**Action item**
Starting at the line that has "13 Vietri Street, Berwick, Vic 3806" and stopping after the line that has "Kieslect Pura Smartwatch", recast those lines as a Markdown table with the columns Number and Line, skipping any blank lines. Leave the pictures out.

**Input material**

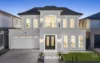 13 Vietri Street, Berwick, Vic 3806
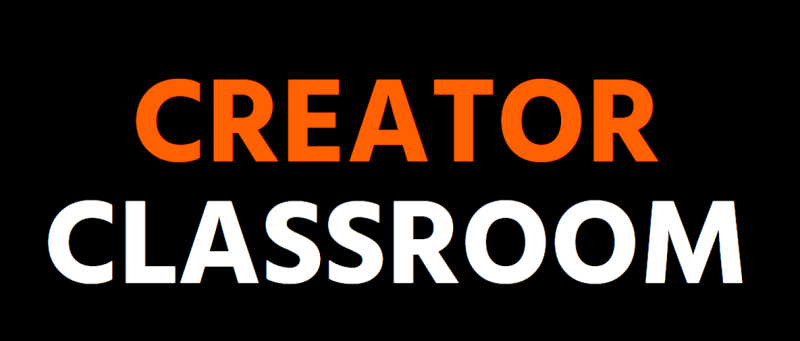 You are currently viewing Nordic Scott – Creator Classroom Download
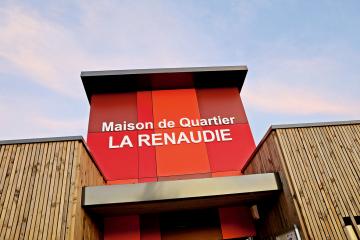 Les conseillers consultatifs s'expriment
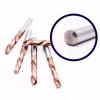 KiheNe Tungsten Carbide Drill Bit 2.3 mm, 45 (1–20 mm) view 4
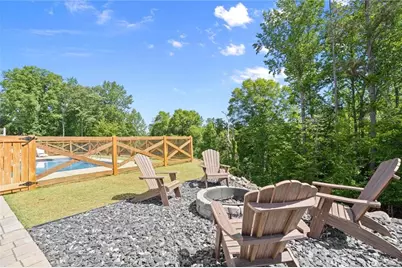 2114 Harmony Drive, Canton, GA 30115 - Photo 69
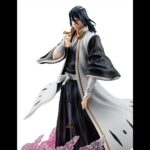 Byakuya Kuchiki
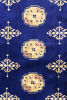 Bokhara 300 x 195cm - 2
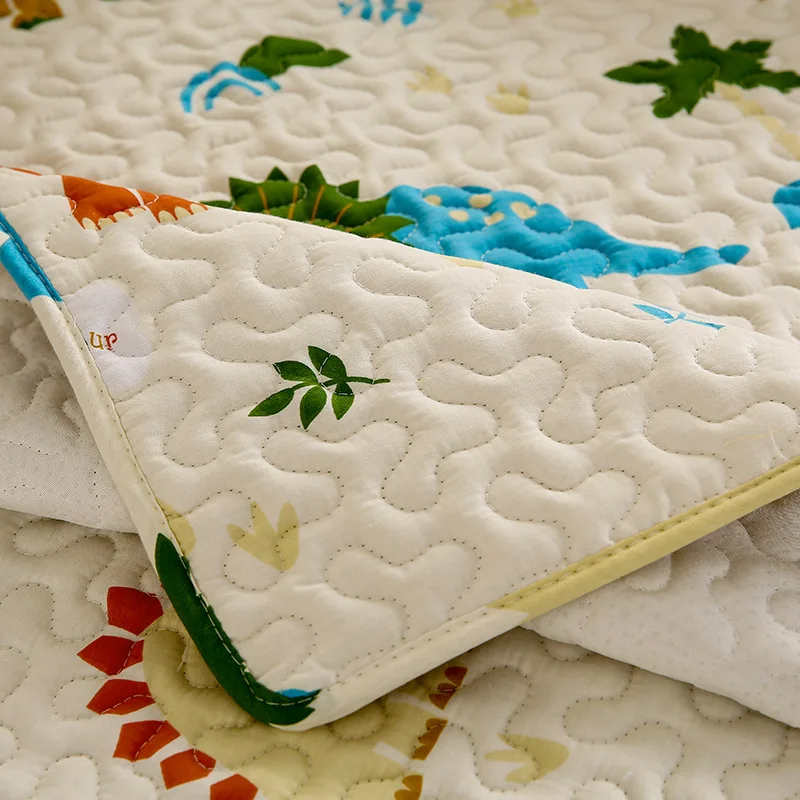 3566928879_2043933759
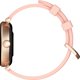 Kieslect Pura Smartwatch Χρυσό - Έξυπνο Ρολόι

==

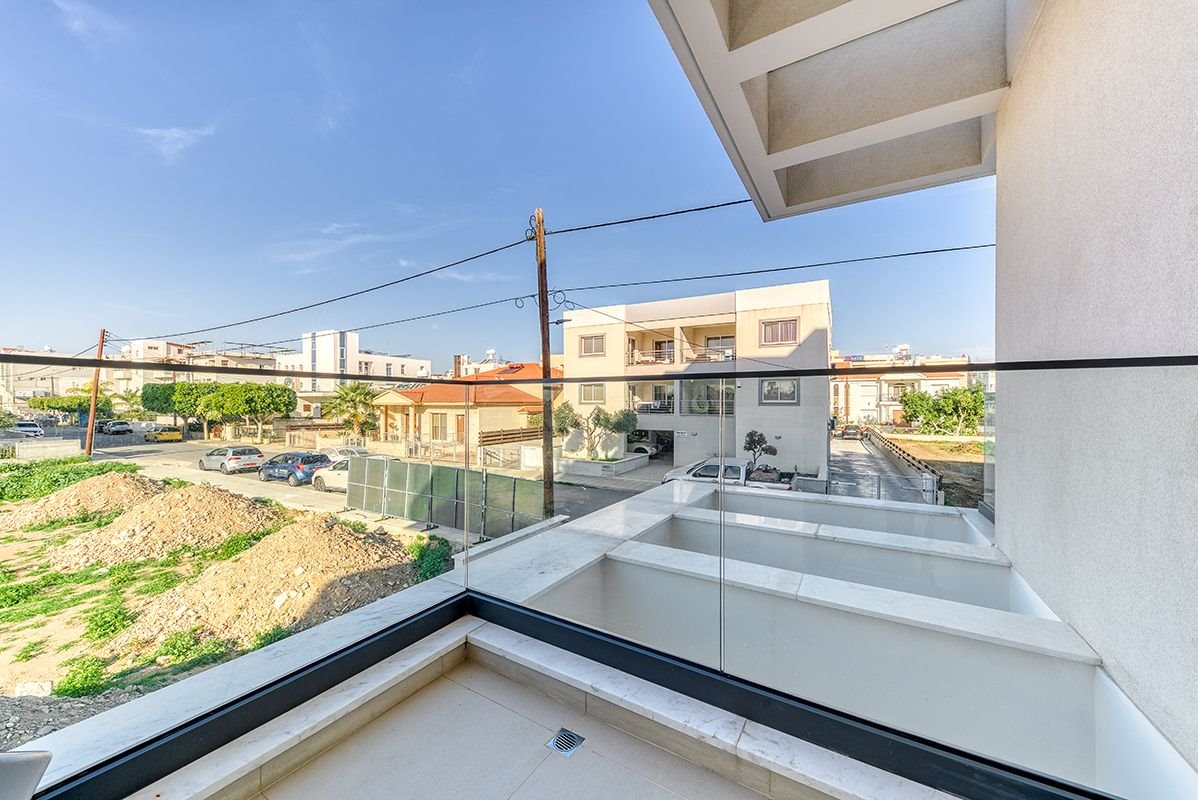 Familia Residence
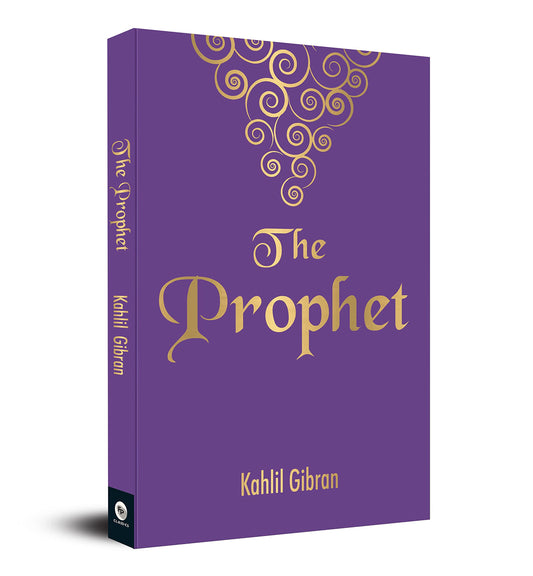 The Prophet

* * *

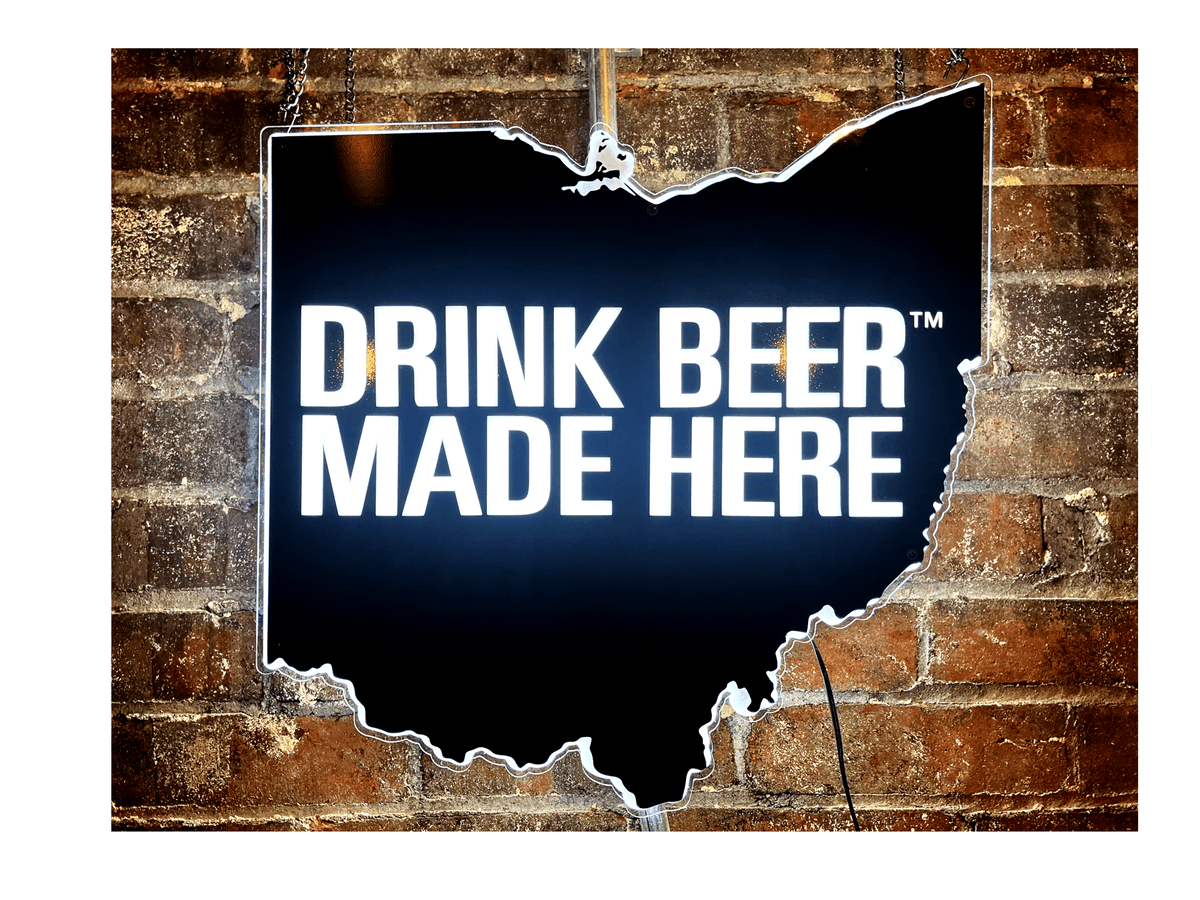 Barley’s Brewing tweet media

**Exercise response**
| Number | Line |
|---|---|
| 1 |  13 Vietri Street, Berwick, Vic 3806 |
| 2 |  You are currently viewing Nordic Scott – Creator Classroom Download |
| 3 |  Les conseillers consultatifs s'expriment |
| 4 |  KiheNe Tungsten Carbide Drill Bit 2.3 mm, 45 (1–20 mm) view 4 |
| 5 |  2114 Harmony Drive, Canton, GA 30115 - Photo 69 |
| 6 |  Byakuya Kuchiki |
| 7 |  Bokhara 300 x 195cm - 2 |
| 8 |  3566928879_2043933759 |
| 9 |  Kieslect Pura Smartwatch Χρυσό - Έξυπνο Ρολόι |